**EXERCISE:** For this exercise, retype all the data exactly and exclude every image.

**PROVIDED DATA:**
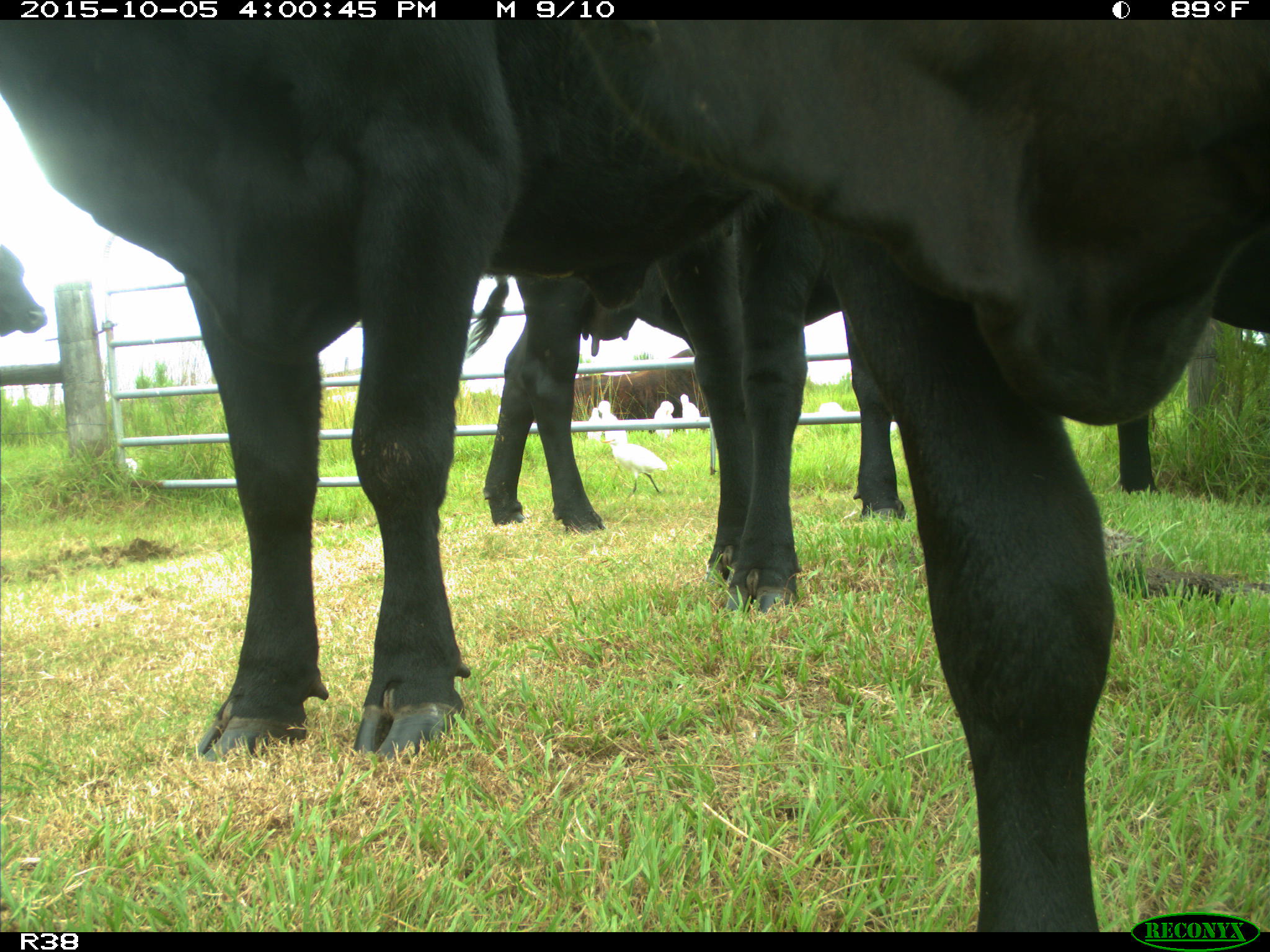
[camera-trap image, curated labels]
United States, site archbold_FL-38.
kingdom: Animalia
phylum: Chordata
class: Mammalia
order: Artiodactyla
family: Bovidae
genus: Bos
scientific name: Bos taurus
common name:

**SOLUTION TO THIS EXERCISE:**
[camera-trap image, curated labels]
United States, site archbold_FL-38.
kingdom: Animalia
phylum: Chordata
class: Mammalia
order: Artiodactyla
family: Bovidae
genus: Bos
scientific name: Bos taurus
common name:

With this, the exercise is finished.